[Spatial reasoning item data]
__________________________________________________

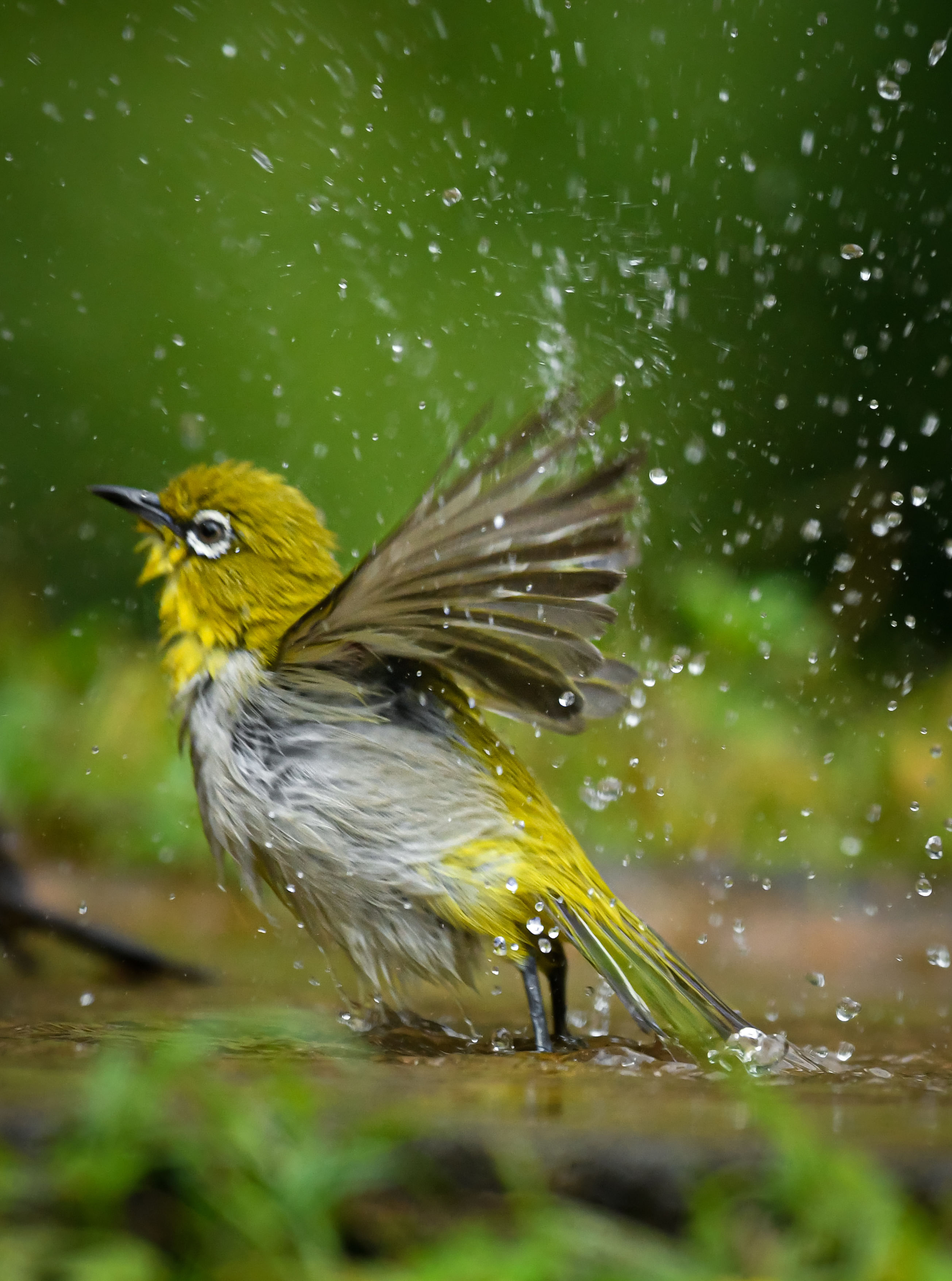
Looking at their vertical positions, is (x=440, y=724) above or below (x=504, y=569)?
below

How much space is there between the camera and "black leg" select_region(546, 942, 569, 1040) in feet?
9.82

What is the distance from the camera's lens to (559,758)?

__________________________________________________

Reproduce the text of every item above word for word, omitting the pictures.

Looking at their vertical positions, is (x=440, y=724) above or below (x=504, y=569)?
below

How much space is there between the camera and "black leg" select_region(546, 942, 569, 1040) in feet?
9.82

What is the distance from the camera's lens to (559,758)?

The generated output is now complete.